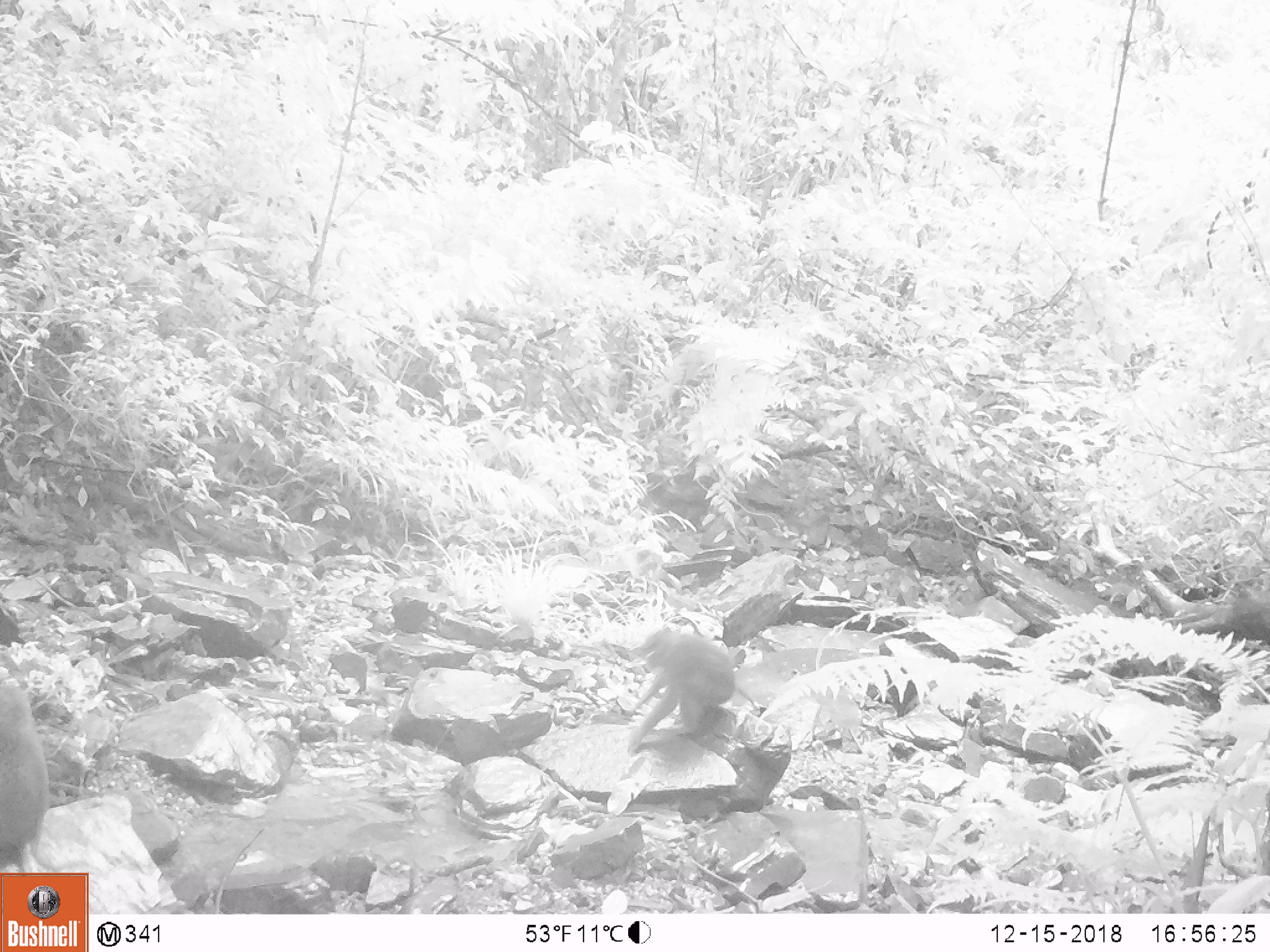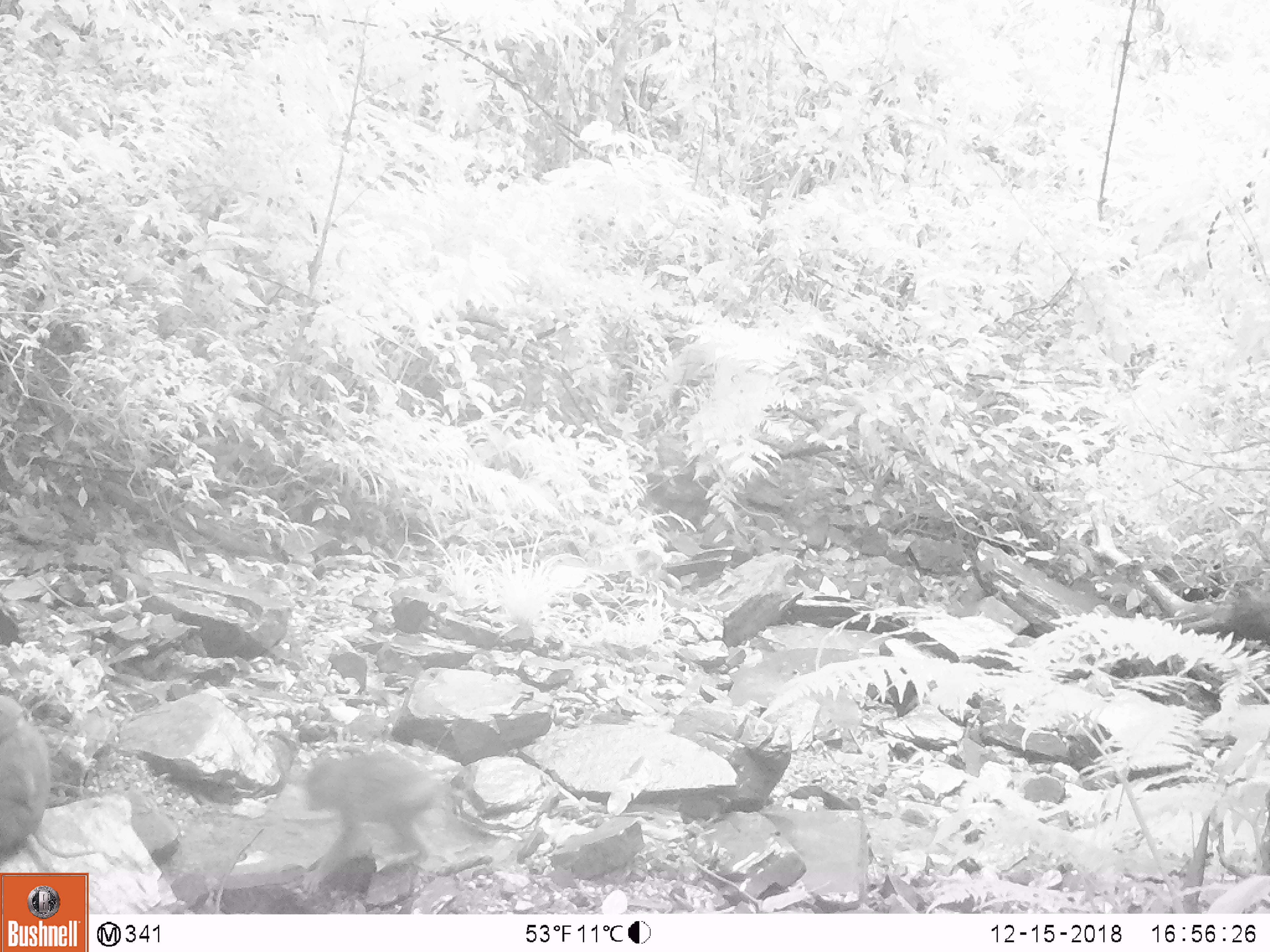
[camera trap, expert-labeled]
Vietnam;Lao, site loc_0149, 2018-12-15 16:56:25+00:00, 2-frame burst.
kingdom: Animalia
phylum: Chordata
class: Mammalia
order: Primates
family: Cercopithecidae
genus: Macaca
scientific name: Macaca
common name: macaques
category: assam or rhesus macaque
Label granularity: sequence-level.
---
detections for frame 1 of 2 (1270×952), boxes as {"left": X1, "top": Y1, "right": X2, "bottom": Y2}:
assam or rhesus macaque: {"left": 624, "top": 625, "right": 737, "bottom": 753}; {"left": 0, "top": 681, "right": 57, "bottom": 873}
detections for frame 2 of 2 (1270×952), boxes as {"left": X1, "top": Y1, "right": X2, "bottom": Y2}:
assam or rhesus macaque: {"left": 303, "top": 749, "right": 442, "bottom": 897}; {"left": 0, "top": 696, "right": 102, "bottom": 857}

++++++++++

*AIM OF THE TASK*.
Your reply should be a verbatim retyping of the lines from the one that holds "family: Cercopithecidae" through the last line of the entries.

*RESULT*.
family: Cercopithecidae
genus: Macaca
scientific name: Macaca
common name: macaques
category: assam or rhesus macaque
Label granularity: sequence-level.
---
detections for frame 1 of 2 (1270×952), boxes as {"left": X1, "top": Y1, "right": X2, "bottom": Y2}:
assam or rhesus macaque: {"left": 624, "top": 625, "right": 737, "bottom": 753}; {"left": 0, "top": 681, "right": 57, "bottom": 873}
detections for frame 2 of 2 (1270×952), boxes as {"left": X1, "top": Y1, "right": X2, "bottom": Y2}:
assam or rhesus macaque: {"left": 303, "top": 749, "right": 442, "bottom": 897}; {"left": 0, "top": 696, "right": 102, "bottom": 857}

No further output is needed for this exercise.